Selection |
There are times when my response to such assertions feels like one giant sigh. Nobody is “glossing over” anything in the sex industry. I sincerely don’t know why anyone even perceives that. The very motivation for decriminalization is the recognition of the extensive risks and, as the quote calls them, “gruesome details” of the industry that are largely invoked by its underground/illegal status. I honestly have not understood why this seems challenging to grasp. When abortion was criminalized, exploitation, sexual assault, and unsafe and unsanitary conditions surrounded it. This does not seem surprising, and I’m not certain why anyone would find it so. It is similarly the case with sex work. When it is criminalized, it becomes surrounded by exploitation and violence, in no minor part because the workers in the industry do not have the open option of seeking legal support. (In both cases, this is why I am unconvinced by anyone’s claim who supports the criminalization of either thing that they are actually concerned about the people impacted by such criminalization.)

Sexual assault is illegal, holding human beings against their will is illegal, and physical assault of another person is illegal. All would remain against the law were sex work decriminalized. It is these things that are a problem, not the consensual offering of sexual services itself in a capitalistic economy. Viewing any of these circumstances as intrinsic to sex work is like viewing them as intrinsic to marriage, as both sex work and marriage represent cultural systems in which astonishing abuses and exploitation have taken place. It is not the intrinsic fault of either of these systems but rather a result of unconscious and distorted perspectives our species has managed to develop around gender, sexuality, race, class, and in some cases, basic humanity.

Incidentally, both marriage and sex work have arguably have been a historical way for (some) women* to survive financially. Historically, marriage was the route offered white, middle-to-upper-class women in the western world. When people seem to find receiving financial payment for performing sexual services in the context of sex work inherently degrading, I do not understand how they see this as different from the historical cultural strictures that disallowed women from being educated and working to make their own money so that virtually their only choice was to marry a man who would provide the financial support they needed to sustain their existence. It was relatively understood at that time that sex was part of the deal in getting married. (If that’s hard for anyone to understand, please recall that marital rape did not come into existence as a law—indeed, as something many people even understood could happen—until the 1970s in the United States. That is because it was assumed that when people were married, sex was intrinsically consensual at all times and under all circumstances by virtue of the act of getting married.)

Stored records
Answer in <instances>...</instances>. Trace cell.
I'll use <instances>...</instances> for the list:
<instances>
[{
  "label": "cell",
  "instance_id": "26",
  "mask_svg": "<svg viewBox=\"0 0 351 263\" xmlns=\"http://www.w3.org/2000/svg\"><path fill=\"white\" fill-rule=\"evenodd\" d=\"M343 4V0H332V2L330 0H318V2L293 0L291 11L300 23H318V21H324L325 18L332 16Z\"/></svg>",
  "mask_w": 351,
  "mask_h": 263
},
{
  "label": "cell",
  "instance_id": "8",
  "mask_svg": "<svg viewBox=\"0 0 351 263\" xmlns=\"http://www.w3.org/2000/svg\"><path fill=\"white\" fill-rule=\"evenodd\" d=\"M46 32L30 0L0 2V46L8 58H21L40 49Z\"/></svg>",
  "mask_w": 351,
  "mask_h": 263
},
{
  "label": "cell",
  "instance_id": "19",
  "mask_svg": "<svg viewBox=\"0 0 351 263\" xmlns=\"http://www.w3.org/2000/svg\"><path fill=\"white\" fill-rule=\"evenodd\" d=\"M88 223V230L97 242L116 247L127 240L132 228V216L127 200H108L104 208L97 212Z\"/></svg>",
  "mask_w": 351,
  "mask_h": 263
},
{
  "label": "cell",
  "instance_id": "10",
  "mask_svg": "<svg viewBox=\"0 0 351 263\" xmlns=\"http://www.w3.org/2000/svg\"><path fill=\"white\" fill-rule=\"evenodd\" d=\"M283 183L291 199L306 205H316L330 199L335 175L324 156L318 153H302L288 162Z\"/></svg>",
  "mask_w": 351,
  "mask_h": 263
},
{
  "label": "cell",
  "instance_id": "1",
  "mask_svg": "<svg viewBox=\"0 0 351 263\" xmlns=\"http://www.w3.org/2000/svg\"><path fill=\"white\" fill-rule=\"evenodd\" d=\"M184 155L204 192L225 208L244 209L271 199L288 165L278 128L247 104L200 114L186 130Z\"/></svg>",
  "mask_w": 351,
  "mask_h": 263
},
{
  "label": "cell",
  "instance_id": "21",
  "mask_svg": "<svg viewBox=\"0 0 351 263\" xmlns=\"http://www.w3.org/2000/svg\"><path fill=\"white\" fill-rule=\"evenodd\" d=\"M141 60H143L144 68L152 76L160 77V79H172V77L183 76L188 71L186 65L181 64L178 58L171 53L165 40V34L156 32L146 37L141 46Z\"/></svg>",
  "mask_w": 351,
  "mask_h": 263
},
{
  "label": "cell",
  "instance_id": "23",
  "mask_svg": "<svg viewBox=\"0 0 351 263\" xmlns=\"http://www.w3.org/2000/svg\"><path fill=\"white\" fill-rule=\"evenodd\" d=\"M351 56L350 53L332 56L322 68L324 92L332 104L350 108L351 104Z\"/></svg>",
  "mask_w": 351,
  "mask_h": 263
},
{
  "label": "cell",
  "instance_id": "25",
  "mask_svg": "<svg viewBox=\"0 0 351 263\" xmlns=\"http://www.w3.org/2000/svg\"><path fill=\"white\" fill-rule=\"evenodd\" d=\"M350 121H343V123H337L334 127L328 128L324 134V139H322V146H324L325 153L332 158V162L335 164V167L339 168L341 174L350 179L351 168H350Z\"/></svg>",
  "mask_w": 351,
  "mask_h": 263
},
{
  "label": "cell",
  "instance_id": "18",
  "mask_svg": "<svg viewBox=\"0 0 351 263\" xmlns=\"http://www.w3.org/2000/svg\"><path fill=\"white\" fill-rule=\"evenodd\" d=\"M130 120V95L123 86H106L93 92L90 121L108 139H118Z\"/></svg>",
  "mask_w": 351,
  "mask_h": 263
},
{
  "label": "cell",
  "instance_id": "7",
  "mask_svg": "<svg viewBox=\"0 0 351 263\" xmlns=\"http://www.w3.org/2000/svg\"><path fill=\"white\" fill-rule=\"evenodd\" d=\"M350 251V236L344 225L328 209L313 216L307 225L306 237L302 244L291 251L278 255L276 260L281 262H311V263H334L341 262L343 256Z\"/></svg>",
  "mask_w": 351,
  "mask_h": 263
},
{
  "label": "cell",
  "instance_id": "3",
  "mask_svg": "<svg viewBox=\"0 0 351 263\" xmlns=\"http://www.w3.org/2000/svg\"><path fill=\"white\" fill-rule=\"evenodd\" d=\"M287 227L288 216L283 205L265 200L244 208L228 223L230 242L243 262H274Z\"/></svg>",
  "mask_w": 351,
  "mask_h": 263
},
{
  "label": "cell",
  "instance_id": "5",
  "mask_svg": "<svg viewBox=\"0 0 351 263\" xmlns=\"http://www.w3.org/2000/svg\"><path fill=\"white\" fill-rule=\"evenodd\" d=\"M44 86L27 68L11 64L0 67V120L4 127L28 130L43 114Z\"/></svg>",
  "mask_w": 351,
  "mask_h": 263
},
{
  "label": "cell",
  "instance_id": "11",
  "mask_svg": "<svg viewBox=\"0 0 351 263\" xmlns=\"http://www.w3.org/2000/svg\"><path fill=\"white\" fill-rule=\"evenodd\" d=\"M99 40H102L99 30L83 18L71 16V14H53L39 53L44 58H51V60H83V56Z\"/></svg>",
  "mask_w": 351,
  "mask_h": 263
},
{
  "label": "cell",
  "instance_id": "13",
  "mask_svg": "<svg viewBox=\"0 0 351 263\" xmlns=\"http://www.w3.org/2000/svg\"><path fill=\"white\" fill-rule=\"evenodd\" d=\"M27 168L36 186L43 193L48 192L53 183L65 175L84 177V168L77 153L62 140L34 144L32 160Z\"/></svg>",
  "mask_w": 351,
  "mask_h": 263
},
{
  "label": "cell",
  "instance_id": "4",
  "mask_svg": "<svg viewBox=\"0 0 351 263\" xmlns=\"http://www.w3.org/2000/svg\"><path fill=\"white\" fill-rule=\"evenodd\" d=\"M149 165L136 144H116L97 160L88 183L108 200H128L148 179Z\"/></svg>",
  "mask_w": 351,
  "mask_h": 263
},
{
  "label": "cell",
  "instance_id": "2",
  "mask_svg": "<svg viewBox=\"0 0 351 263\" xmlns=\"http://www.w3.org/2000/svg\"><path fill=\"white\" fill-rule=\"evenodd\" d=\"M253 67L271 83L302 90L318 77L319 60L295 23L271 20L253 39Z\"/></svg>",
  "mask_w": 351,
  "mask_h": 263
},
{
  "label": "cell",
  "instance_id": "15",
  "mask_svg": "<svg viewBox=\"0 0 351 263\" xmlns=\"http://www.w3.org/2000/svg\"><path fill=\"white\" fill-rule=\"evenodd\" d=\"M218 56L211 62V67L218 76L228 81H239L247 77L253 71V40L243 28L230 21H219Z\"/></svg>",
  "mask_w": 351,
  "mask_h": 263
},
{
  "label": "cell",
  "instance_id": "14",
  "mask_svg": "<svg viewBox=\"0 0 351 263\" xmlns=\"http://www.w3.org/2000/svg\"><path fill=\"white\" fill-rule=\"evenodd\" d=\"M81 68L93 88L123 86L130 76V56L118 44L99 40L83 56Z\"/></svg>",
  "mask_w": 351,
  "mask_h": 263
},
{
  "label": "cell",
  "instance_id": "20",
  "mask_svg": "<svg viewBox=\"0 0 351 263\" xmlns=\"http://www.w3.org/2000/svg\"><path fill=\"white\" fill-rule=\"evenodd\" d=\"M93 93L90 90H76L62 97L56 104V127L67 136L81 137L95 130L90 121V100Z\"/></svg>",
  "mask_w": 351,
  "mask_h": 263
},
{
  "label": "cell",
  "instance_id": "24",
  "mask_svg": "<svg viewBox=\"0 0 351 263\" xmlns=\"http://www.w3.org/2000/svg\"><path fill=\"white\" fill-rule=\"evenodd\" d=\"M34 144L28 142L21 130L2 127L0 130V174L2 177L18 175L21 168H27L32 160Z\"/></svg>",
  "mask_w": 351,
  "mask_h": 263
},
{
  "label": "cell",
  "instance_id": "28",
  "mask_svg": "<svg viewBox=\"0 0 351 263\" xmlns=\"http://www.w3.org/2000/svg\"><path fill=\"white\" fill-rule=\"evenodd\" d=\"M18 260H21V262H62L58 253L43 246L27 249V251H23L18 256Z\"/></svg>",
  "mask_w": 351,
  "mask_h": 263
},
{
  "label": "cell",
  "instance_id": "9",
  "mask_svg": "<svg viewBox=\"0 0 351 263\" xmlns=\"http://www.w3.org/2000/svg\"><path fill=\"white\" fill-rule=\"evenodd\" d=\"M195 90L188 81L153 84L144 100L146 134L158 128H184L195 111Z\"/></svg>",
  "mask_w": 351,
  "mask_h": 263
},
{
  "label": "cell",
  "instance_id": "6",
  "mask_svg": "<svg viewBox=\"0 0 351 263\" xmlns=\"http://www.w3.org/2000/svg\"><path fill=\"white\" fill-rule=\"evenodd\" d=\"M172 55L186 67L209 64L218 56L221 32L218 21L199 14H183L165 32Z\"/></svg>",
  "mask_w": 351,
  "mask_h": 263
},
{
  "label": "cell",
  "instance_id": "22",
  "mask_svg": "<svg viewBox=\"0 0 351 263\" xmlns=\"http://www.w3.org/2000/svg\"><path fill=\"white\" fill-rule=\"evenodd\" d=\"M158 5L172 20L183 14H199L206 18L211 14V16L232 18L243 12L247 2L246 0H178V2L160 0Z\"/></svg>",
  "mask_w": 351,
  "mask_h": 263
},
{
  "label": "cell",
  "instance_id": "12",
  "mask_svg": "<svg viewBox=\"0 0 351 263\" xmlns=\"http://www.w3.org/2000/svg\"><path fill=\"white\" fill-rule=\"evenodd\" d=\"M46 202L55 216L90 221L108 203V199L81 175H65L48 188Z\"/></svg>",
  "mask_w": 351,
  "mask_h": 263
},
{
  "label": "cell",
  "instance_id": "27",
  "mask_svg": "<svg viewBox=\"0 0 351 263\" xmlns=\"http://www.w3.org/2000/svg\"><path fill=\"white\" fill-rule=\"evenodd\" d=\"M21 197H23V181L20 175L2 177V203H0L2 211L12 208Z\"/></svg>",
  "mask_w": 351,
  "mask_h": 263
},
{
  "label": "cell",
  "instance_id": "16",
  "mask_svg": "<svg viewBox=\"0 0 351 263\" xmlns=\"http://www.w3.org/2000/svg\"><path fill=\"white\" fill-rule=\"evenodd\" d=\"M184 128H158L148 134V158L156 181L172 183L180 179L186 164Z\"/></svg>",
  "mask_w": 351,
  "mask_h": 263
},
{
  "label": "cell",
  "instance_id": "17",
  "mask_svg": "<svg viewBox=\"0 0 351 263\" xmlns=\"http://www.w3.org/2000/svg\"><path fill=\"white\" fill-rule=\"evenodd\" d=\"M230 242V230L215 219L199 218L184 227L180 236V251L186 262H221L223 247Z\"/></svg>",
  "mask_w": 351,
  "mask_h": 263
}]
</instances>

Exercise tasks |
**A.** Condense the paragraph of the essay that begins "Sexual assault is illegal" into a brief bulleted list that keeps its main points.
**B.** According to the essay, in what decade did marital rape come into existence as a law in the United States?
**C.** Quote the essay verbatim, starting at "Sexual assault is" and ending at "cases, basic humanity.".
The data bear no relation to the essay.

Responses per task |
**A.**
- Sexual assault, holding people against their will, and physical assault are illegal and would remain so if sex work were decriminalized.
- These acts are the problem, not the consensual offering of sexual services in a capitalistic economy.
- Seeing them as intrinsic to sex work is like seeing them as intrinsic to marriage, since both systems have seen astonishing abuses and exploitation.
- The cause is not either system itself but unconscious, distorted perspectives on gender, sexuality, race, class, and in some cases basic humanity.

**B.** The 1970s.

**C.**
Sexual assault is illegal, holding human beings against their will is illegal, and physical assault of another person is illegal. All would remain against the law were sex work decriminalized. It is these things that are a problem, not the consensual offering of sexual services itself in a capitalistic economy. Viewing any of these circumstances as intrinsic to sex work is like viewing them as intrinsic to marriage, as both sex work and marriage represent cultural systems in which astonishing abuses and exploitation have taken place. It is not the intrinsic fault of either of these systems but rather a result of unconscious and distorted perspectives our species has managed to develop around gender, sexuality, race, class, and in some cases, basic humanity.